• Work required:
Repeat the listing in full, preserving every character.

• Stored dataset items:
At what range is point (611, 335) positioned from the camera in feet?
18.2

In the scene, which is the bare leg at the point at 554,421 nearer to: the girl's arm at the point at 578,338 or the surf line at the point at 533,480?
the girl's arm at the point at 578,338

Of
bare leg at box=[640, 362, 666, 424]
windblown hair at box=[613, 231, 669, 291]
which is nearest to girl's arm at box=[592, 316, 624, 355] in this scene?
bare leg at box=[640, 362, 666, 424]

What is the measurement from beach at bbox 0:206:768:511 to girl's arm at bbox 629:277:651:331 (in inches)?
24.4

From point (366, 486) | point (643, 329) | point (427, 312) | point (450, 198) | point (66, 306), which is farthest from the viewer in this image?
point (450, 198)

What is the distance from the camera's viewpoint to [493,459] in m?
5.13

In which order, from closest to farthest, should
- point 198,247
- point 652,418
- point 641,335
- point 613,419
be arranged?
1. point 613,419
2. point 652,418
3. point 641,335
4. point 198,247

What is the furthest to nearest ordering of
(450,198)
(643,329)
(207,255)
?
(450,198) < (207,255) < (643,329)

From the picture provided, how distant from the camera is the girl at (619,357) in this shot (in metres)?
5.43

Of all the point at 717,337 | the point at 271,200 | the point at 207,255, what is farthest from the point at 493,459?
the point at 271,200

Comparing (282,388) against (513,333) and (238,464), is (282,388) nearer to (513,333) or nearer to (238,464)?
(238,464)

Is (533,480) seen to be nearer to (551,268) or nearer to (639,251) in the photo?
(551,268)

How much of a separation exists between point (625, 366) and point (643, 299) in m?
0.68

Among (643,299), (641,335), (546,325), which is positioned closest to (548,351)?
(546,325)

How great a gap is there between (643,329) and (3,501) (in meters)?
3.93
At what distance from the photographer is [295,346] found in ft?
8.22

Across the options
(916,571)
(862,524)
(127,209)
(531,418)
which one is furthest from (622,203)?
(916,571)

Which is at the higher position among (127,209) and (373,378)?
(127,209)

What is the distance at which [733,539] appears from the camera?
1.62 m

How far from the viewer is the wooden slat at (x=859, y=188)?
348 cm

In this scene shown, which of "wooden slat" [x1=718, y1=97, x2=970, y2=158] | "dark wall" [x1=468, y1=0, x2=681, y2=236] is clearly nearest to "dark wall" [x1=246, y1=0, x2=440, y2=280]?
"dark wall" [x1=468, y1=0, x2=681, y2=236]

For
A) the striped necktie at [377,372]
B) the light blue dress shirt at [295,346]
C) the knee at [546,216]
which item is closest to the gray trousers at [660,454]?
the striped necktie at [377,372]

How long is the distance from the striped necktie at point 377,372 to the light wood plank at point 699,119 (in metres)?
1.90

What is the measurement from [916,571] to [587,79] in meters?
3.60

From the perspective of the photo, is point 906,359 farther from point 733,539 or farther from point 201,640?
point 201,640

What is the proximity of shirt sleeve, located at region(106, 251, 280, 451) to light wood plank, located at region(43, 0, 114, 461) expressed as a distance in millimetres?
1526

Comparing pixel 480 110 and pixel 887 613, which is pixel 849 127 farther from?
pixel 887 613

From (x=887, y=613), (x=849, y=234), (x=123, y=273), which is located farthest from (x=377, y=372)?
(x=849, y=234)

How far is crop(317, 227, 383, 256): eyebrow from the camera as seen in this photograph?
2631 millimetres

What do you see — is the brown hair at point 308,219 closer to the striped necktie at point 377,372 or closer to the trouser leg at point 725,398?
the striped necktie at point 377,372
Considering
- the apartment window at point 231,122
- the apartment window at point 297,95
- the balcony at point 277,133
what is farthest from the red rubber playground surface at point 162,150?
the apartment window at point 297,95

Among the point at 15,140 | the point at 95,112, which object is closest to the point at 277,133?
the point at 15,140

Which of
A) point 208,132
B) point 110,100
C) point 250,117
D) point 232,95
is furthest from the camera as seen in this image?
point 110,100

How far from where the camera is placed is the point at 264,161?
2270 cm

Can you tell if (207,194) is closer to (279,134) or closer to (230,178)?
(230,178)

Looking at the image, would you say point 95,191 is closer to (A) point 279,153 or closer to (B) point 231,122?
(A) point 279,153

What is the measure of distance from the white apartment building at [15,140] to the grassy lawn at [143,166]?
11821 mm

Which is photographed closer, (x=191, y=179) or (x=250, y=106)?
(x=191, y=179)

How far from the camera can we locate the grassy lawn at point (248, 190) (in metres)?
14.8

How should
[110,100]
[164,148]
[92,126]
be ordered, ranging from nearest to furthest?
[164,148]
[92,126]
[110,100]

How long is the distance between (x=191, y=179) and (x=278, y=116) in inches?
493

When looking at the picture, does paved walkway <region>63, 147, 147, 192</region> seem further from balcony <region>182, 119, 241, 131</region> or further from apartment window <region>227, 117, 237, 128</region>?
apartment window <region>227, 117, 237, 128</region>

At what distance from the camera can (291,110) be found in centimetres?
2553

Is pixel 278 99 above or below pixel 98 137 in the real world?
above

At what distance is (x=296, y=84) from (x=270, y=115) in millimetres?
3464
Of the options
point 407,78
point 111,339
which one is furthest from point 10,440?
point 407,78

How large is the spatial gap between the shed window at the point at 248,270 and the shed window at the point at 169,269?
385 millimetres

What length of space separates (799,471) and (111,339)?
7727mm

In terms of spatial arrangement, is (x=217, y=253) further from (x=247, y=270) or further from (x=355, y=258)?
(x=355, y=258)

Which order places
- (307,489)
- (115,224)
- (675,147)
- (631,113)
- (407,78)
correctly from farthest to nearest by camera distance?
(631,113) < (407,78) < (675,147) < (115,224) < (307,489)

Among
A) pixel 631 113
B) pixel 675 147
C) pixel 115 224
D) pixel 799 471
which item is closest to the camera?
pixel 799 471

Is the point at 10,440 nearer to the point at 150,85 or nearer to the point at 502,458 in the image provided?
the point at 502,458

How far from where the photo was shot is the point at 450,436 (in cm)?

• Exercise result:
At what range is point (611, 335) positioned from the camera in feet?
18.2

In the scene, which is the bare leg at the point at 554,421 nearer to: the girl's arm at the point at 578,338 or the surf line at the point at 533,480?
the girl's arm at the point at 578,338

Of
bare leg at box=[640, 362, 666, 424]
windblown hair at box=[613, 231, 669, 291]
which is nearest to girl's arm at box=[592, 316, 624, 355] in this scene?
bare leg at box=[640, 362, 666, 424]

What is the measurement from beach at bbox 0:206:768:511 to girl's arm at bbox 629:277:651:331 (in inches)?
24.4

From point (366, 486) | point (643, 329) | point (427, 312) | point (450, 198) | point (66, 306), which is farthest from the viewer in this image?
point (450, 198)

What is the distance from the camera's viewpoint to [493,459] in m?
5.13

In which order, from closest to farthest, should
- point 198,247
- point 652,418
- point 641,335
- point 613,419
be arranged?
1. point 613,419
2. point 652,418
3. point 641,335
4. point 198,247

What is the furthest to nearest ordering of
(450,198)
(643,329)
(207,255)
?
(450,198) < (207,255) < (643,329)

From the picture provided, how distant from the camera is the girl at (619,357) in this shot (in metres)?
5.43

Of all the point at 717,337 | the point at 271,200 | the point at 207,255, what is farthest from the point at 493,459?
the point at 271,200

Comparing (282,388) against (513,333) and (238,464), is (282,388) nearer to (513,333) or nearer to (238,464)?
(238,464)

Is (533,480) seen to be nearer to (551,268) or nearer to (639,251) in the photo?
(551,268)

How much of a separation exists between point (625, 366) and point (643, 299) in m?
0.68

Among (643,299), (641,335), (546,325), which is positioned closest to (548,351)?
(546,325)

How great a gap is there between (643,329) and (3,501) (in meters)?
3.93
At what distance from the photographer is [295,346] found in ft?
8.22

Across the options
(916,571)
(862,524)
(127,209)
(531,418)
which one is furthest from (622,203)?
(916,571)

Which is at the higher position among (127,209) and (373,378)?
(127,209)

What is the distance at which [733,539] appears from the camera?
1.62 m

How far from the viewer is the wooden slat at (x=859, y=188)?
348 cm

In this scene shown, which of "wooden slat" [x1=718, y1=97, x2=970, y2=158] | "dark wall" [x1=468, y1=0, x2=681, y2=236] is clearly nearest to "dark wall" [x1=246, y1=0, x2=440, y2=280]?
"dark wall" [x1=468, y1=0, x2=681, y2=236]

For
A) the striped necktie at [377,372]
B) the light blue dress shirt at [295,346]
C) the knee at [546,216]
which item is closest to the gray trousers at [660,454]?
the striped necktie at [377,372]

How long is the distance from the striped necktie at point 377,372 to the light wood plank at point 699,119 (in metres)?
1.90

What is the measurement from [916,571] to [587,79] in meters?
3.60

From the perspective of the photo, is point 906,359 farther from point 733,539 or farther from point 201,640?
point 201,640

What is the proximity of shirt sleeve, located at region(106, 251, 280, 451) to light wood plank, located at region(43, 0, 114, 461) expressed as a distance in millimetres?
1526

Comparing pixel 480 110 and pixel 887 613, which is pixel 849 127 farther from?
pixel 887 613

From (x=887, y=613), (x=849, y=234), (x=123, y=273), which is located farthest from (x=377, y=372)?
(x=849, y=234)

How far is crop(317, 227, 383, 256): eyebrow from the camera as seen in this photograph?
2631 millimetres

What do you see — is the brown hair at point 308,219 closer to the striped necktie at point 377,372 or closer to the trouser leg at point 725,398?
the striped necktie at point 377,372
Considering
- the apartment window at point 231,122
- the apartment window at point 297,95
- the balcony at point 277,133
what is farthest from the red rubber playground surface at point 162,150?
the apartment window at point 297,95

Among the point at 15,140 | the point at 95,112, which object is closest to the point at 277,133?
the point at 15,140

Which of
A) point 208,132
B) point 110,100
C) point 250,117
D) point 232,95
is furthest from the camera as seen in this image?
point 110,100

How far from where the camera is placed is the point at 264,161?
2270 cm

Can you tell if (207,194) is closer to (279,134) or closer to (230,178)?
(230,178)

Looking at the image, would you say point 95,191 is closer to (A) point 279,153 or closer to (B) point 231,122?
(A) point 279,153

What is the measure of distance from the white apartment building at [15,140] to the grassy lawn at [143,166]?
11821 mm

Which is photographed closer, (x=191, y=179) or (x=250, y=106)?
(x=191, y=179)

How far from the camera can we locate the grassy lawn at point (248, 190) (in metres)?
14.8

How should
[110,100]
[164,148]
[92,126]
be ordered, ranging from nearest to furthest?
[164,148]
[92,126]
[110,100]

How long is the distance between (x=191, y=179) and (x=278, y=116) in inches?
493

When looking at the picture, does paved walkway <region>63, 147, 147, 192</region> seem further from balcony <region>182, 119, 241, 131</region> or further from apartment window <region>227, 117, 237, 128</region>?
apartment window <region>227, 117, 237, 128</region>

At what distance from the camera can (291,110) be found in centimetres?
2553

Is pixel 278 99 above or below pixel 98 137 in the real world?
above

At what distance is (x=296, y=84) from (x=270, y=115) in millimetres?
3464
Of the options
point 407,78
point 111,339
which one is furthest from point 10,440?
point 407,78

How large is the spatial gap between the shed window at the point at 248,270 and the shed window at the point at 169,269?
385 millimetres

What length of space separates (799,471) and (111,339)?
7727mm

In terms of spatial arrangement, is (x=217, y=253) further from (x=247, y=270) or further from (x=355, y=258)?
(x=355, y=258)

Which order places
- (307,489)
- (115,224)
- (675,147)
- (631,113)
- (407,78)
correctly from farthest to nearest by camera distance?
(631,113) < (407,78) < (675,147) < (115,224) < (307,489)

Among
A) pixel 631 113
B) pixel 675 147
C) pixel 115 224
D) pixel 799 471
which item is closest to the camera?
pixel 799 471

Is the point at 10,440 nearer to the point at 150,85 or nearer to the point at 502,458 in the image provided?
the point at 502,458

How far from where the photo was shot is the point at 450,436 (in cm)?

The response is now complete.